No need to clean the puke on the driveway. The squirrel is eating it up.
I'd like to come home and be able to sleep in a bed that's not filled with crumbs from you getting too high and passing out while eating. This is seriously getting ridiculous.
I bruise way too easily for the kind of rough sex I want...
Just learned the hard way that dicks can bruise the back of your throat to the extent that you cant eat. You're dead to me.
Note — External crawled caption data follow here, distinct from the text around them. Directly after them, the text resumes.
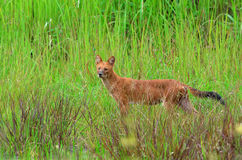 Dhole in nature Royalty Free Stock Photo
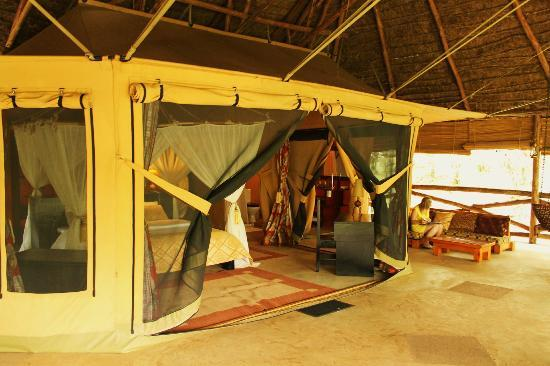 Mara Timbo Camp: I couldn't get enough of this tent...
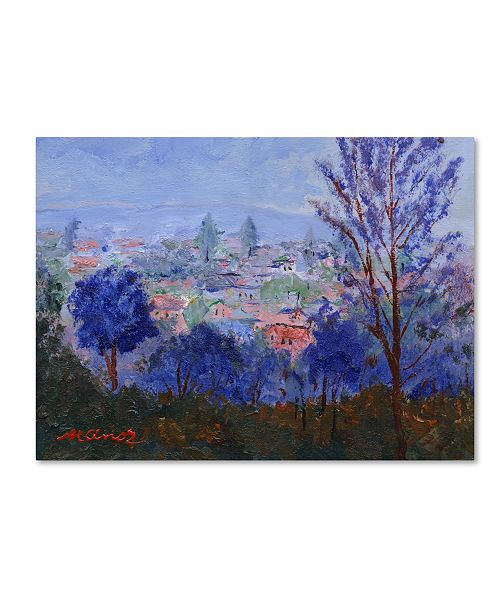"Trademark Global Manor Shadian 'Mystic Town' Canvas Art - 35"" x 47"""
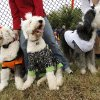 Old English sheep dogs Murphy, Tucker and Fiona during the first Howl-O-Ween dog costume contest sponsored by the Edmond Animal Welfare department, at the Edmond dog park, Saturday, Oct. 23, 2010. Photo by Doug Hoke, The Oklahoman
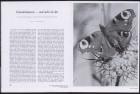 LFIA-5-1951_de_page_006.jpg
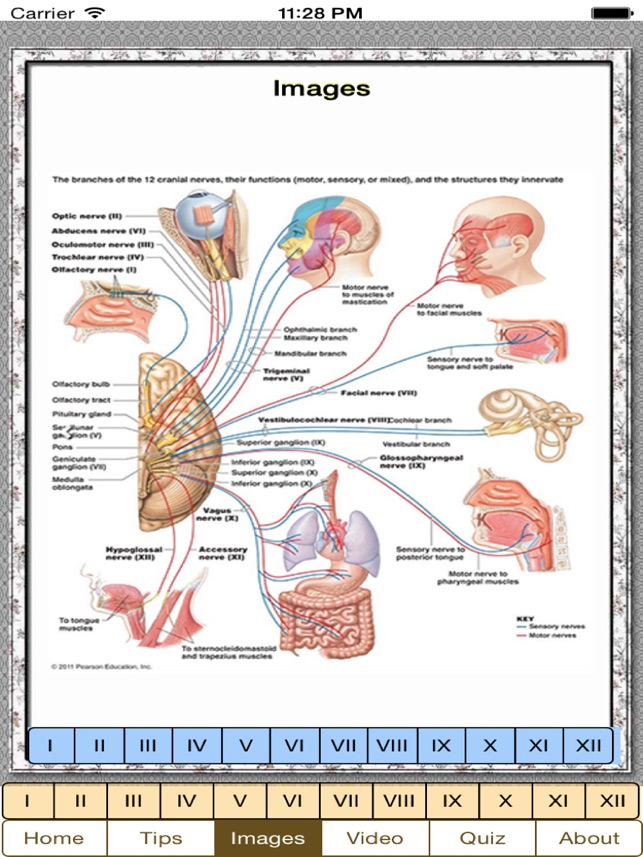Cranial Nerves Plus on the App Store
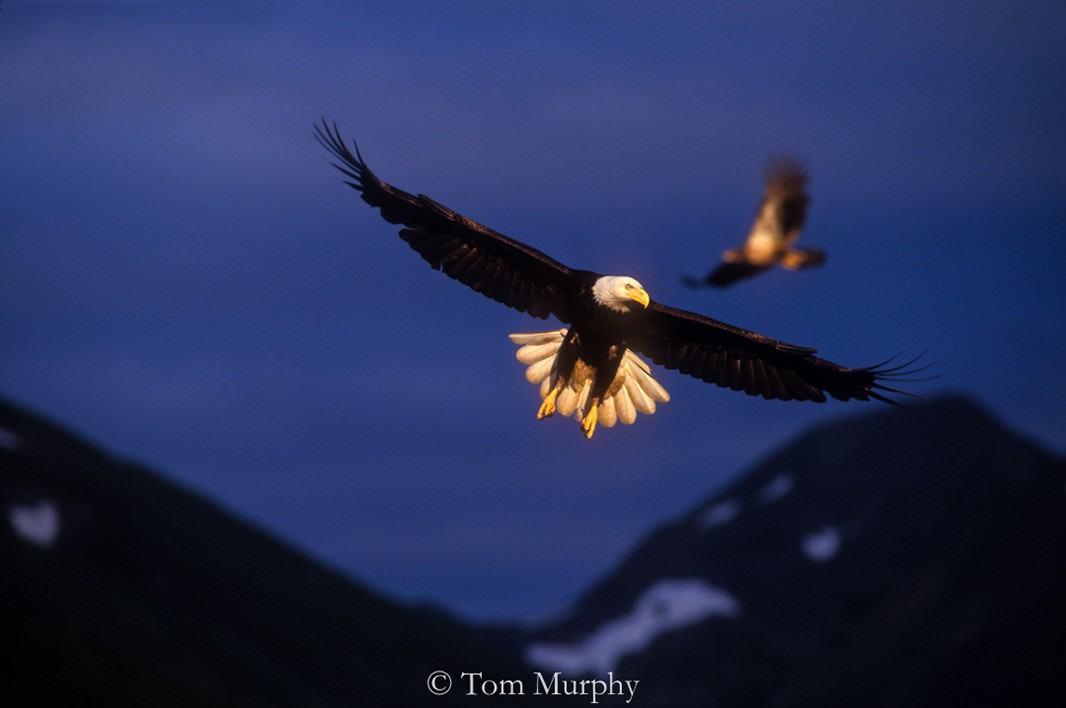 Bald eagles in Yellowstone.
I think I explained what happened in the voicemail. But I think I might have just cried and ranted about how cool osiris shoes are
She fucking ripped my chandelier out of my ceiling. How does that make her a keeper?
Please please please tell me that is not a pringles container full of pee that your little brother just got a hold of.....
If you fuck her, Im going to call you and I want you to cough 2 times.
Curse you and your alcoholic milkshakes.
You're welcome.
just saw someone in just a bathrobe not even tied shut run to the bathroom with a facefull of cum. Someone had a good night
I'm going to buy her a puppy, let her fall in love with it, then kill it in front of her. Does that answer how I feel about her?
Who doesnt want to be Yoda? I mean seriously, how sweet would that be? Live to 400, not give a shit about love and all that, know fucking mind tricks and smoke awesome swamp weed. I'm down.
I didn't think it was possible but he dislocated his thumb during intercourse last night then cried
You tried to order fondue take-out.
From Taco Bell.
Can you come unlock the door? I just peed myself on the porch.